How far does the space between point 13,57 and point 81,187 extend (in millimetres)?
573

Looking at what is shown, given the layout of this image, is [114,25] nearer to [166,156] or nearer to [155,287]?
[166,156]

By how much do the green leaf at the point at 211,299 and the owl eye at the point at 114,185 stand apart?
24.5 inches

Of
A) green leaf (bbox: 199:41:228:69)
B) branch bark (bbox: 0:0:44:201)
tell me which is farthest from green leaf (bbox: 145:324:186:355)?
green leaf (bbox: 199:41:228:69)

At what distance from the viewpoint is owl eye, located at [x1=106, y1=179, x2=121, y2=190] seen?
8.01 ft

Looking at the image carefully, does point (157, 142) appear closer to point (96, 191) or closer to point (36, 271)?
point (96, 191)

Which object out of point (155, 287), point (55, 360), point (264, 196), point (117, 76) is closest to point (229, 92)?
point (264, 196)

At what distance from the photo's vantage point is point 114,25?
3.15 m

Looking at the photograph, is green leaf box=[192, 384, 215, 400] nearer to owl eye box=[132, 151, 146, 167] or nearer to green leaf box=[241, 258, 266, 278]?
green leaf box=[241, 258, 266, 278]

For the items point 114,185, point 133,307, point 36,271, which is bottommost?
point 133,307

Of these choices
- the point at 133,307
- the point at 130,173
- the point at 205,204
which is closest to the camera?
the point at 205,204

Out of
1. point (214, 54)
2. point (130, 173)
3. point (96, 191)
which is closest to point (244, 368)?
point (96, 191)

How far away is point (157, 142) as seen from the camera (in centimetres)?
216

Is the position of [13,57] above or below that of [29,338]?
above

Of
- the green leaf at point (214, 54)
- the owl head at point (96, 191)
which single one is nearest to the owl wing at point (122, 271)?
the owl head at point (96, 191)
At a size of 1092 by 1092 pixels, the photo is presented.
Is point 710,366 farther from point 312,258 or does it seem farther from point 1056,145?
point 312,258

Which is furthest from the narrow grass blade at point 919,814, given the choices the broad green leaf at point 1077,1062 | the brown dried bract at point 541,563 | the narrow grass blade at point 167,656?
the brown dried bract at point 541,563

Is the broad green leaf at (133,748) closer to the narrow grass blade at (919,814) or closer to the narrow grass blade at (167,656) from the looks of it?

· · · · ·

GIVEN PROBLEM >>
Copy out, word for word, everything in the entries from the line containing "Looking at what" down to the line containing "24.5 inches", including both of those lines.

OUTPUT FOR THIS EXERCISE >>
Looking at what is shown, given the layout of this image, is [114,25] nearer to [166,156] or nearer to [155,287]?
[166,156]

By how much do the green leaf at the point at 211,299 and the owl eye at the point at 114,185 stand apart?
24.5 inches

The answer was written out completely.